(Questions on scene geometry)
•••
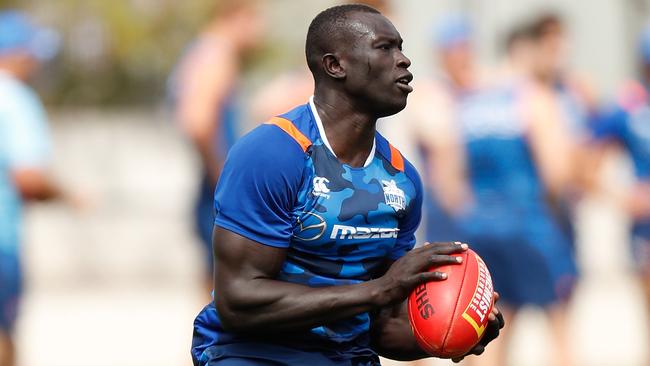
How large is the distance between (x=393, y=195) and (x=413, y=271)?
1.15ft

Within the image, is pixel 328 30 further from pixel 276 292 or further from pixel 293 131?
pixel 276 292

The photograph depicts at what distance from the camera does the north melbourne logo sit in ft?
14.9

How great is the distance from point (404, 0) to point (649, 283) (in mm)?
7731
•••
## The request
Revise the lines above by replacing "point" with "location" wherever it occurs, leaving everything else unchanged. Omit the pictures from your answer.

## Written response
How large is the distance between (x=393, y=195) and (x=413, y=271)?
1.15ft

Within the image, is pixel 328 30 further from pixel 276 292 or further from pixel 293 131?
pixel 276 292

The photograph depicts at what distance from the camera does the north melbourne logo sit in ft?
14.9

How great is the distance from location (404, 0) to location (649, 283) (in mm)?
7731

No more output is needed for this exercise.